Les articles L1432-7 à L1432-11 du Code des transports indiquent que les contrats de commission de transport sont soumis aux règles générales des contrats de transport de marchandises. Ainsi, un contrat de commission de transport contient :

  • L’objet et la nature du transport ;
  • Les modalités d’exécution du transport, d’enlèvement et de livraison des marchandises ;
  • Les obligations du commettant, du transporteur, du commissionnaire et du destinataire ;
  • Le prix du transport et des missions annexes.

Les obligations des parties au contrat de commission

Les obligations du commettant

Le commettant se doit de :

  • Garantir au commissionnaire une rémunération pour les actes qu’il réalise pour son compte, sous la forme d’un pourcentage appliqué à chaque opération ou d’une commission fixe ;
  • Rembourser les frais supportés par le commissionnaire pendant ses missions.

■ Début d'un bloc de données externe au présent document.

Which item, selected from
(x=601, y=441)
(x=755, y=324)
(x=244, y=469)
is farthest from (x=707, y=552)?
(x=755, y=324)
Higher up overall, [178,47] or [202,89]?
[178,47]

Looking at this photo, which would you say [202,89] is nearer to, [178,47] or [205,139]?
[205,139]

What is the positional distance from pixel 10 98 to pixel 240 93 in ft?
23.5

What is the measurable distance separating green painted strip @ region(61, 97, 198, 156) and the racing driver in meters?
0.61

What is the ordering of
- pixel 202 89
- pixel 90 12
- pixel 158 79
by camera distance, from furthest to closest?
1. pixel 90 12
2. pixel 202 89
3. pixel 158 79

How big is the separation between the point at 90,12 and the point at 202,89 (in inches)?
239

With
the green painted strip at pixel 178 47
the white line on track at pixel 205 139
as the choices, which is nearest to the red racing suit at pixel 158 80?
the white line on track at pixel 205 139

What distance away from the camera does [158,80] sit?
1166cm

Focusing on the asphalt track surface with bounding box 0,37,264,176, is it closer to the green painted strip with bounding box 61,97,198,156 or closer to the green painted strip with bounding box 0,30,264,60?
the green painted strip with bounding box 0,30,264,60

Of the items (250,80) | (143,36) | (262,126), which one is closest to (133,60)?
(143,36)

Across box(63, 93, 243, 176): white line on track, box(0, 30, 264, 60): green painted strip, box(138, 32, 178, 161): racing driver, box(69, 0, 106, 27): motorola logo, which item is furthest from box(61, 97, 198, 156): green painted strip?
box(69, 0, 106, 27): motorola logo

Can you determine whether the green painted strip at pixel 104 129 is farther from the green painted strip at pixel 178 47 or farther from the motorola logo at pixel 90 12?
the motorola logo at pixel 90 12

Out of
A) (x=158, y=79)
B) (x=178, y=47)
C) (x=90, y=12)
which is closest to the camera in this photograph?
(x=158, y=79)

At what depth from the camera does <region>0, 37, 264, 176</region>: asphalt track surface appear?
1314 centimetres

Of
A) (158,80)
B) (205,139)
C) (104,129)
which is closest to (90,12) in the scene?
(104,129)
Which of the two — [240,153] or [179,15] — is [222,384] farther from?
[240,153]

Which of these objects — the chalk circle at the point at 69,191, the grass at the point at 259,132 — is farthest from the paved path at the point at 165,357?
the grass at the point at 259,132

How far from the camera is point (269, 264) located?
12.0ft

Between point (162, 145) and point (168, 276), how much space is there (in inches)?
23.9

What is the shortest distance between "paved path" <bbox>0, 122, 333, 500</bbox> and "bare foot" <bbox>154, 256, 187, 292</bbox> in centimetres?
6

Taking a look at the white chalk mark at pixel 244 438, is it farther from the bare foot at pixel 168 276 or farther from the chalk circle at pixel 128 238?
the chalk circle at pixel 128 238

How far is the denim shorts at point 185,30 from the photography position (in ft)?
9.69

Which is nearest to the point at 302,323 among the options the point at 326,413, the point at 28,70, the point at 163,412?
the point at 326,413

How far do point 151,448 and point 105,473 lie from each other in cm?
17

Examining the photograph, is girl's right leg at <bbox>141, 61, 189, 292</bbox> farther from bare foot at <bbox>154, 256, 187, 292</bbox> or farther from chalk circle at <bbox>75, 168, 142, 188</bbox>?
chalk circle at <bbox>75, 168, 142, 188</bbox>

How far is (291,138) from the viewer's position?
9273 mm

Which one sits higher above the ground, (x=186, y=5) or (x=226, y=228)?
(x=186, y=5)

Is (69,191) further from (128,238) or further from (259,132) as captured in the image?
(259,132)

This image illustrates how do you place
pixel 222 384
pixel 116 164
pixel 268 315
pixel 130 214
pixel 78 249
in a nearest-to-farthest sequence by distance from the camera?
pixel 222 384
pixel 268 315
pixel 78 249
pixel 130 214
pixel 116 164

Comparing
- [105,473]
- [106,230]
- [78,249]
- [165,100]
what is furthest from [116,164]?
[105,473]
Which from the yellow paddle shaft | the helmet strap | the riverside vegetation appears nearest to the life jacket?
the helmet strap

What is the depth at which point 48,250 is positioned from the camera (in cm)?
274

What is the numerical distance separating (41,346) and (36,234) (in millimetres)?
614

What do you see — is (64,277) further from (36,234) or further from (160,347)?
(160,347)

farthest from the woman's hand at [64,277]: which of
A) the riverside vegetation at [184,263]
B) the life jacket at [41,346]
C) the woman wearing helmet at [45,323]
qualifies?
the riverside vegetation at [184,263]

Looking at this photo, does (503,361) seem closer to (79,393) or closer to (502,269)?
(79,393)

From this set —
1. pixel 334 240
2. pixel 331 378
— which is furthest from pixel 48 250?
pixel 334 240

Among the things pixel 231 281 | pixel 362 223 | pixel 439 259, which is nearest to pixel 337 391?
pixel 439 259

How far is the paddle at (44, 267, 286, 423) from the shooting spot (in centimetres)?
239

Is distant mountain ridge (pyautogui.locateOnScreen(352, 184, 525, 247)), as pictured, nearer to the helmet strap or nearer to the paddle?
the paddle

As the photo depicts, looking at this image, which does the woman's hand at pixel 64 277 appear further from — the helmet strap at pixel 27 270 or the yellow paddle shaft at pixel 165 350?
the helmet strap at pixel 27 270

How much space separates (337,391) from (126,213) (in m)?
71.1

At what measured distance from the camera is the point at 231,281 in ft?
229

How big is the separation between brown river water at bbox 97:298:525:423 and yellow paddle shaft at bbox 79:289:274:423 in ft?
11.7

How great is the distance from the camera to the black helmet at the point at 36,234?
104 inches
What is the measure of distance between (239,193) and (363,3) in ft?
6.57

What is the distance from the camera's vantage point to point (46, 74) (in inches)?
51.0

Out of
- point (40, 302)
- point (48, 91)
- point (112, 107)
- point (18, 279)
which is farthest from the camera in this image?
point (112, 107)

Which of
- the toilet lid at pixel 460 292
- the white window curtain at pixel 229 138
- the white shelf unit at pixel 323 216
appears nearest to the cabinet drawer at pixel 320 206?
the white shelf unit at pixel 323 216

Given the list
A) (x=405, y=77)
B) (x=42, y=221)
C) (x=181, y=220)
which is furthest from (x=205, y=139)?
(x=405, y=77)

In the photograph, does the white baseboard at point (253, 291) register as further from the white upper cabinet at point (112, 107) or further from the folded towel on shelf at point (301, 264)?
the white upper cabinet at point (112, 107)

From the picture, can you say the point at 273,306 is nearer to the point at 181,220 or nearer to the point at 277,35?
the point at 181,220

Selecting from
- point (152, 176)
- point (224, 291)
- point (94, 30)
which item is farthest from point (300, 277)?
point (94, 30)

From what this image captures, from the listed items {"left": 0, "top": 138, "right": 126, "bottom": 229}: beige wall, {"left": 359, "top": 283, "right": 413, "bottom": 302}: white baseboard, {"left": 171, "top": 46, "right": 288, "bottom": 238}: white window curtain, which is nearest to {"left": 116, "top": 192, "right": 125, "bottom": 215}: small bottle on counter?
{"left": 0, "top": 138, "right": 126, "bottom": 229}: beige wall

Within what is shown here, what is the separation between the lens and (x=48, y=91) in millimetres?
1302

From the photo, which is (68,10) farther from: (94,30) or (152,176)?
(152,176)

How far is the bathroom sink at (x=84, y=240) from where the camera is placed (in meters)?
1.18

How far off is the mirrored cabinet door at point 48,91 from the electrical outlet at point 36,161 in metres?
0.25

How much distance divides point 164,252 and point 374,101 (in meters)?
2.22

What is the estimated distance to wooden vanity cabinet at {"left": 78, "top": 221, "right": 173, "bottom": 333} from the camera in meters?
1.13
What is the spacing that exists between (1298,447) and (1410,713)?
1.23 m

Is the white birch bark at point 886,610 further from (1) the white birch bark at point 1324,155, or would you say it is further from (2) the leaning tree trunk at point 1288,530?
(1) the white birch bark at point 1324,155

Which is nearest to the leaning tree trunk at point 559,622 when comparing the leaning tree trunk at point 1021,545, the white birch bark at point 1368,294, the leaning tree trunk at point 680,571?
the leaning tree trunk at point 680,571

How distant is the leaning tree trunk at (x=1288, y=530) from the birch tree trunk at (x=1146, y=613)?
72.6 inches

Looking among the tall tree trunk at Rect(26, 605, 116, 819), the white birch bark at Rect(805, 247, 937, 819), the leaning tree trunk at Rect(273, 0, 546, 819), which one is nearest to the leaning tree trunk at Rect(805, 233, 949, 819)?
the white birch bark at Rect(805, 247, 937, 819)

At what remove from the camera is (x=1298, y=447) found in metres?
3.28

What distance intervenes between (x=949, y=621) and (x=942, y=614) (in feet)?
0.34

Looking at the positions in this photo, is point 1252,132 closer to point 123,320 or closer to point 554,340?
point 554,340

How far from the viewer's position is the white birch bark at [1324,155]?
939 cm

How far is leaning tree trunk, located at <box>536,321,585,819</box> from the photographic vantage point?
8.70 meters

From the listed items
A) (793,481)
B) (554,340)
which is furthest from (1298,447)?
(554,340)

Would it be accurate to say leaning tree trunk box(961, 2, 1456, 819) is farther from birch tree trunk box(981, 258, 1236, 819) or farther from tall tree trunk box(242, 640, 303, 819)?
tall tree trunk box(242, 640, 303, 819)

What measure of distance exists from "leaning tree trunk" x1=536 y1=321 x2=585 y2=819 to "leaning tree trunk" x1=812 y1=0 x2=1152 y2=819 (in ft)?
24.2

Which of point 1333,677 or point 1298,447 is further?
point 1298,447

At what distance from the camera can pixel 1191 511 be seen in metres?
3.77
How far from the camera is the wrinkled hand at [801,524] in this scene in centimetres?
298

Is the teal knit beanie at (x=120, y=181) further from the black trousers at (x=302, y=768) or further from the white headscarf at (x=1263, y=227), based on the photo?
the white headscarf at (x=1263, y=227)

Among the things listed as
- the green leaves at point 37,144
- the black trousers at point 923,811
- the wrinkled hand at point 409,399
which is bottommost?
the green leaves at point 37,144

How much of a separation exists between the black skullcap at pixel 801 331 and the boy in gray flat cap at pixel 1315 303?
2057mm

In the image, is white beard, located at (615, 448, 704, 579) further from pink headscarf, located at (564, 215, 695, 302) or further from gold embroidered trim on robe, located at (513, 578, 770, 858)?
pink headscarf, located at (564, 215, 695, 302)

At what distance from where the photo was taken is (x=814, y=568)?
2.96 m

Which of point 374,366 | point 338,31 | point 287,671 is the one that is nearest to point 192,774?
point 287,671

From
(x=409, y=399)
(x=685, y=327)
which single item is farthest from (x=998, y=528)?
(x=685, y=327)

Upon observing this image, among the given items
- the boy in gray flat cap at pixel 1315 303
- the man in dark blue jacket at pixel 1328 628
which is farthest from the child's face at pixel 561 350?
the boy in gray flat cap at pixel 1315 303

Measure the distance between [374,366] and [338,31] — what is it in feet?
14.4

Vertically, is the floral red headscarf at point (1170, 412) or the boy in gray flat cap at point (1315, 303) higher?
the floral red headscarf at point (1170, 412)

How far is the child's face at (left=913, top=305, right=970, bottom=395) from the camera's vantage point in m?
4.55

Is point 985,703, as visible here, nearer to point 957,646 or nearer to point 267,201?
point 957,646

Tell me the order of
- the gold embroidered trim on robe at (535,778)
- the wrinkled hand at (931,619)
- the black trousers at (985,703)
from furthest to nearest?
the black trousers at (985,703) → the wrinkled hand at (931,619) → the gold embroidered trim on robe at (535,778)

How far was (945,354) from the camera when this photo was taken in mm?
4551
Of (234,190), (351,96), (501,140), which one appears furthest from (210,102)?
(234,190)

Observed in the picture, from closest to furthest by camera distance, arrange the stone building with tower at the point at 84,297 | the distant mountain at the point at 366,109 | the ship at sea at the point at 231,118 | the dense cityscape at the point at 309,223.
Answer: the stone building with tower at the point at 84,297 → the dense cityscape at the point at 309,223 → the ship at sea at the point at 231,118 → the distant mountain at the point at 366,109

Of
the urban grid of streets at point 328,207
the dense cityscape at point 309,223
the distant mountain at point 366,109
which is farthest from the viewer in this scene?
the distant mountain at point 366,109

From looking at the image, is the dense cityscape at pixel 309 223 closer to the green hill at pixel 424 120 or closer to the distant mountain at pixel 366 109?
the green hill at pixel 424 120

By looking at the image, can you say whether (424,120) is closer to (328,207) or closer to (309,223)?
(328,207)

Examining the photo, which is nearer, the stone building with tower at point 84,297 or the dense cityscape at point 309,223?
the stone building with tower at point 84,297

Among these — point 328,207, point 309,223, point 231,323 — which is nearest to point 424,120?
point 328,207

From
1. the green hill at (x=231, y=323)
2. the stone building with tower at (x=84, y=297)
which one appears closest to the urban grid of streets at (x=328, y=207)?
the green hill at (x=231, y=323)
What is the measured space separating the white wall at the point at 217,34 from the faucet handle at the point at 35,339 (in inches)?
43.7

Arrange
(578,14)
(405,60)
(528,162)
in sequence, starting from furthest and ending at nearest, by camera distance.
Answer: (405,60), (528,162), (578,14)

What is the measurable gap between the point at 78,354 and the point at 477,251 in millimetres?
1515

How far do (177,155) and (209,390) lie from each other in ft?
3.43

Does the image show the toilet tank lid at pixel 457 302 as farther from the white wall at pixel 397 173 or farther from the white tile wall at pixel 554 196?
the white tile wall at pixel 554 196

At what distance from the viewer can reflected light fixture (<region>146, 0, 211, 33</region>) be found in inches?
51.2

Les obligations du commissionnaire

Le commissionnaire doit respecter de nombreuses obligations :

  • L’obligation de confidentialité : il ne doit pas divulguer l’identité du commettant à des tiers.
  • L’obligation de résultat : le commissionnaire s’engage à remplir la mission confiée et à respecter les instructions données par le commettant.
  • L’obligation de non-concurrence : il ne doit pas réaliser des opérations avec un commettant concurrent.
  • L’engagement de sa responsabilité en cas de faute : le commettant ne peut pas être mis en cause. Les tiers ne peuvent se retourner que contre le commissionnaire.
  • L’obligation d’information : il doit porter à la connaissance du commettant toutes les opérations qu’il a réalisées.
  • L’obligation de ne pas agir pour son propre compte, sauf autorisation expresse du commettant dans la convention.